Adar abimin gözleri üzerimde olduğu için anında göz göze geldik zaten, ama beni şaşırtan şey adar abimin, bakışlarını benden kaçırmasıydı. Gözlerinde gördüğüm sinir, banamıydı yoksa burak'amıydı çözememiştim.

Rahatsızlığımı anlamıştı, fakat bir şey yapmak yerine önüne dönmüştü.

Kırgın bakışlarımı adar abimden çekerek hemen yanında oturan yağız abime baktım. O bana bakmak yerine, zemin'i inceliyordu. Özelikle bakışlarını bana çevirmemeye dikkat ediyordu. Oda bana sinirliydi sanırım.

Son çare olarak bakışlarım yalın abime dönünce. Yalın abimin kırgın bakışlarını gördüm. Omuzlarım düşerken, kendimi ağlamamak için zor tutum.

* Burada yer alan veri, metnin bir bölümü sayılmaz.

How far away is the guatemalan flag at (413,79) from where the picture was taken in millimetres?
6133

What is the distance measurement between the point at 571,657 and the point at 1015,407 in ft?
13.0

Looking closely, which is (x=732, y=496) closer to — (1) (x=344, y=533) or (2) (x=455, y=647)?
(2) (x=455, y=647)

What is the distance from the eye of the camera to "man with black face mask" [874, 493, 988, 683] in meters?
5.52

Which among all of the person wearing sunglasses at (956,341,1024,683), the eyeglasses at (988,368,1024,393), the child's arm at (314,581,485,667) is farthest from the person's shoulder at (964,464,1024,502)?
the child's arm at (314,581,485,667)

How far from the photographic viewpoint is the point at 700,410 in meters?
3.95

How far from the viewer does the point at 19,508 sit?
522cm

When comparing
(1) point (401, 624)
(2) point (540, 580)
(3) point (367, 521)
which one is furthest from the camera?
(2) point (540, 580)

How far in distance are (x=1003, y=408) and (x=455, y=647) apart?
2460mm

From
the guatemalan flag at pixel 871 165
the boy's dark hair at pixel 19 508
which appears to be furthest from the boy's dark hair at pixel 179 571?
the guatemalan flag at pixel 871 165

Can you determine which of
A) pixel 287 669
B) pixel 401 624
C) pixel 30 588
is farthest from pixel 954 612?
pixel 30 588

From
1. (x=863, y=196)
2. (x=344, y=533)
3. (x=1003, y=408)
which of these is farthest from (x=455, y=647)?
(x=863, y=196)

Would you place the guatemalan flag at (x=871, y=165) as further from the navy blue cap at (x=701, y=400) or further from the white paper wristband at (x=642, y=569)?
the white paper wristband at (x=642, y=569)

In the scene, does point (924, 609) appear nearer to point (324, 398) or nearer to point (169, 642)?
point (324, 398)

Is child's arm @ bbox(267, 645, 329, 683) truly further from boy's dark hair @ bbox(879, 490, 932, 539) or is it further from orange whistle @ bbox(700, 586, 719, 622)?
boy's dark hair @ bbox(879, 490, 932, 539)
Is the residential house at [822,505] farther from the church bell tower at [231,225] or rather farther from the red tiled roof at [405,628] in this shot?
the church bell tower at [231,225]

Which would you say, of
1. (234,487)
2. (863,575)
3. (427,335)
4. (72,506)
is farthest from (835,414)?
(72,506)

Burak'a üçüde inanmıştı, diğerlerinin inanıp, inanmaması pek umrumda değildi zaten. Abilerimin inanması beni bitirmişti. Böyle iğrenç bir şeye inanmalarını asla beklemiyordum.

Yalın abim başını iki yana salayarak, bakışlarını benden çekerek buraka çevirdi. Gözlerindeki kırgınlık, kızgınlığa dönüştü o an

Onun bu haraketi ile, gözlerim dolarken, bakışlarımı herkesten kaçırarak, sadece alpe odaklandım.

Düştüğüm bu durum iğrençti.

Burakın bakışlarından rahatsız olduğumu anlamışlardı, fakat kimse birşey yapmamıştı bile.

Bana bir kez olsun sormamış, drek buraka inanmışlardı. Onu sorgulamamışlardı bile. Bu iğrenç iftiraya nasıl inana bilmişlerdiki.

Onların beni bu kadar çabuk kabulenmelerini beklemek benim hatamdı zaten.

Ama insan bekliyordu işte, beni savunmalarını isterdim, korumalarını, ona inanmamalarını isterdim. Yada en kötüsünden, Burakın bu iğrenç iftirası gerçek olsa bile her koşulda arkamda durmalarını isterdim.

Ama benim arkamda durmak yerine ona inanmışlardı. Yüzüme dahi bakamıyorlardı.

Yamaç olsaydı inanmazdı. Sanırım bu yüzden yamaç bende hep bir adım önde olucaktı.

Adar abimin yanında oturan, oğlum, abime öyle bir bakıyorduki, alp'in bakışlarında gördüğüm güven beni birkez daha yaktı.

Alp, abime öyle çok güveniyorduki, burakı görür görmez abimin arkasına saklanmıştı.

Ama abim onu görmezden gelmişti. Hala görmezden gelmeyede devam ediyordu.

Alp Buraktan, korkardı, bunu farketmemek imkansızdı zaten. Abim gilde görmüştü, ama kimse alp'i bile korumaya çalışmamışlardı, beni korumasalar bile, alpi korumalarını beklerdim.